PROBLEM TO SOLVE:
Return every entry exactly. Leave nothing out.

RECORDS TO PROCESS:
○ ○ ○ ○ ○

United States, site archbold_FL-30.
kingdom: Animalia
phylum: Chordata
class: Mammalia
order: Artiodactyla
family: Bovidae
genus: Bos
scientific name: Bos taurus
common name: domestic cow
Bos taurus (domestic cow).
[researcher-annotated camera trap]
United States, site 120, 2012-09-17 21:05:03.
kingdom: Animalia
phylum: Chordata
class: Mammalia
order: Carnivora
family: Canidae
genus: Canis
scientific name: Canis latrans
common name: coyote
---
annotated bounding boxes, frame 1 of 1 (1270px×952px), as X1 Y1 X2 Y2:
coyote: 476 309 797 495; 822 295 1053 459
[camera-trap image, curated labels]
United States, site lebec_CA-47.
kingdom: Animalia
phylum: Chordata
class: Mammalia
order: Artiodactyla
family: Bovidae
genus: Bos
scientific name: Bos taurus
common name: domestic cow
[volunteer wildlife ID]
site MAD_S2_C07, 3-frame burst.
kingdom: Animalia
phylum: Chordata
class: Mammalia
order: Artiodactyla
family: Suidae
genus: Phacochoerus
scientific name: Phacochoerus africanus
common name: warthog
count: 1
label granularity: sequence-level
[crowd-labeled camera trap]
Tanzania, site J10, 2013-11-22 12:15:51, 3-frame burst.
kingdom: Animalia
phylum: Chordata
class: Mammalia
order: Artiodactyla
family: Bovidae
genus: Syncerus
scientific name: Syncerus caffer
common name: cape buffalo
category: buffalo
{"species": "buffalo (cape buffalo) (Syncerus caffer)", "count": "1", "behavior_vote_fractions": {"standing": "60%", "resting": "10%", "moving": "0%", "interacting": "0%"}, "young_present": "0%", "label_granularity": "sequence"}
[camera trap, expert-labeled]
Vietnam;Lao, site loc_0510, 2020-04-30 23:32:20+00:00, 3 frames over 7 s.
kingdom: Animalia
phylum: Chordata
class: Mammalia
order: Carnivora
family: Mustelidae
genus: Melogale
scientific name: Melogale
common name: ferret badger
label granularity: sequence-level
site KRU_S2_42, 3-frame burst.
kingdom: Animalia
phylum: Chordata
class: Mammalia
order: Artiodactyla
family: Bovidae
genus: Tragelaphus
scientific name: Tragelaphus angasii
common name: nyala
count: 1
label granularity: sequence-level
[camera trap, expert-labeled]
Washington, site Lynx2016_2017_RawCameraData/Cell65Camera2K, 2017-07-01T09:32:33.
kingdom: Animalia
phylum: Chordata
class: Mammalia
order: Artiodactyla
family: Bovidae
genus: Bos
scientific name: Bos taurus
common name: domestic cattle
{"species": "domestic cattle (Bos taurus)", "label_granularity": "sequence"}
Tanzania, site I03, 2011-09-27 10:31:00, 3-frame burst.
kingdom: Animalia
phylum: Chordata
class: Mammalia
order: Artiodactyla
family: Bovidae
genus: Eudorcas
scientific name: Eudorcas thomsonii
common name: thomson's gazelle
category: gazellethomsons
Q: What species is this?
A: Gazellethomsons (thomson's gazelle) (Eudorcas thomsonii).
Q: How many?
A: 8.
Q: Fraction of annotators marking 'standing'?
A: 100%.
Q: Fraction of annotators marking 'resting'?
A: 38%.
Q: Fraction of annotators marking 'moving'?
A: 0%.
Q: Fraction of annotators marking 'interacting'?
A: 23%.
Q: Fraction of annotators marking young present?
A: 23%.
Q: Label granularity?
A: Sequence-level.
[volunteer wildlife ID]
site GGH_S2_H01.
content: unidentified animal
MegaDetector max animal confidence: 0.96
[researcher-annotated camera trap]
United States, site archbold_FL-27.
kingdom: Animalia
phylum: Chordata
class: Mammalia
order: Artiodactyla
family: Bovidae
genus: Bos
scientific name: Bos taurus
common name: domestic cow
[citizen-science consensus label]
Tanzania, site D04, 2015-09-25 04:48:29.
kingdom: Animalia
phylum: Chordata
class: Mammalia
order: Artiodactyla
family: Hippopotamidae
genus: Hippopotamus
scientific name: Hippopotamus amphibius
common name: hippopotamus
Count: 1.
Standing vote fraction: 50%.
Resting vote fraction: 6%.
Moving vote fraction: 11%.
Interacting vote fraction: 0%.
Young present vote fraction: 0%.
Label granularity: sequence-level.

○ ○ ○ ○ ○

ANSWER SECTION:
United States, site archbold_FL-30.
kingdom: Animalia
phylum: Chordata
class: Mammalia
order: Artiodactyla
family: Bovidae
genus: Bos
scientific name: Bos taurus
common name: domestic cow
Bos taurus (domestic cow).
[researcher-annotated camera trap]
United States, site 120, 2012-09-17 21:05:03.
kingdom: Animalia
phylum: Chordata
class: Mammalia
order: Carnivora
family: Canidae
genus: Canis
scientific name: Canis latrans
common name: coyote
---
annotated bounding boxes, frame 1 of 1 (1270px×952px), as X1 Y1 X2 Y2:
coyote: 476 309 797 495; 822 295 1053 459
[camera-trap image, curated labels]
United States, site lebec_CA-47.
kingdom: Animalia
phylum: Chordata
class: Mammalia
order: Artiodactyla
family: Bovidae
genus: Bos
scientific name: Bos taurus
common name: domestic cow
[volunteer wildlife ID]
site MAD_S2_C07, 3-frame burst.
kingdom: Animalia
phylum: Chordata
class: Mammalia
order: Artiodactyla
family: Suidae
genus: Phacochoerus
scientific name: Phacochoerus africanus
common name: warthog
count: 1
label granularity: sequence-level
[crowd-labeled camera trap]
Tanzania, site J10, 2013-11-22 12:15:51, 3-frame burst.
kingdom: Animalia
phylum: Chordata
class: Mammalia
order: Artiodactyla
family: Bovidae
genus: Syncerus
scientific name: Syncerus caffer
common name: cape buffalo
category: buffalo
{"species": "buffalo (cape buffalo) (Syncerus caffer)", "count": "1", "behavior_vote_fractions": {"standing": "60%", "resting": "10%", "moving": "0%", "interacting": "0%"}, "young_present": "0%", "label_granularity": "sequence"}
[camera trap, expert-labeled]
Vietnam;Lao, site loc_0510, 2020-04-30 23:32:20+00:00, 3 frames over 7 s.
kingdom: Animalia
phylum: Chordata
class: Mammalia
order: Carnivora
family: Mustelidae
genus: Melogale
scientific name: Melogale
common name: ferret badger
label granularity: sequence-level
site KRU_S2_42, 3-frame burst.
kingdom: Animalia
phylum: Chordata
class: Mammalia
order: Artiodactyla
family: Bovidae
genus: Tragelaphus
scientific name: Tragelaphus angasii
common name: nyala
count: 1
label granularity: sequence-level
[camera trap, expert-labeled]
Washington, site Lynx2016_2017_RawCameraData/Cell65Camera2K, 2017-07-01T09:32:33.
kingdom: Animalia
phylum: Chordata
class: Mammalia
order: Artiodactyla
family: Bovidae
genus: Bos
scientific name: Bos taurus
common name: domestic cattle
{"species": "domestic cattle (Bos taurus)", "label_granularity": "sequence"}
Tanzania, site I03, 2011-09-27 10:31:00, 3-frame burst.
kingdom: Animalia
phylum: Chordata
class: Mammalia
order: Artiodactyla
family: Bovidae
genus: Eudorcas
scientific name: Eudorcas thomsonii
common name: thomson's gazelle
category: gazellethomsons
Q: What species is this?
A: Gazellethomsons (thomson's gazelle) (Eudorcas thomsonii).
Q: How many?
A: 8.
Q: Fraction of annotators marking 'standing'?
A: 100%.
Q: Fraction of annotators marking 'resting'?
A: 38%.
Q: Fraction of annotators marking 'moving'?
A: 0%.
Q: Fraction of annotators marking 'interacting'?
A: 23%.
Q: Fraction of annotators marking young present?
A: 23%.
Q: Label granularity?
A: Sequence-level.
[volunteer wildlife ID]
site GGH_S2_H01.
content: unidentified animal
MegaDetector max animal confidence: 0.96
[researcher-annotated camera trap]
United States, site archbold_FL-27.
kingdom: Animalia
phylum: Chordata
class: Mammalia
order: Artiodactyla
family: Bovidae
genus: Bos
scientific name: Bos taurus
common name: domestic cow
[citizen-science consensus label]
Tanzania, site D04, 2015-09-25 04:48:29.
kingdom: Animalia
phylum: Chordata
class: Mammalia
order: Artiodactyla
family: Hippopotamidae
genus: Hippopotamus
scientific name: Hippopotamus amphibius
common name: hippopotamus
Count: 1.
Standing vote fraction: 50%.
Resting vote fraction: 6%.
Moving vote fraction: 11%.
Interacting vote fraction: 0%.
Young present vote fraction: 0%.
Label granularity: sequence-level.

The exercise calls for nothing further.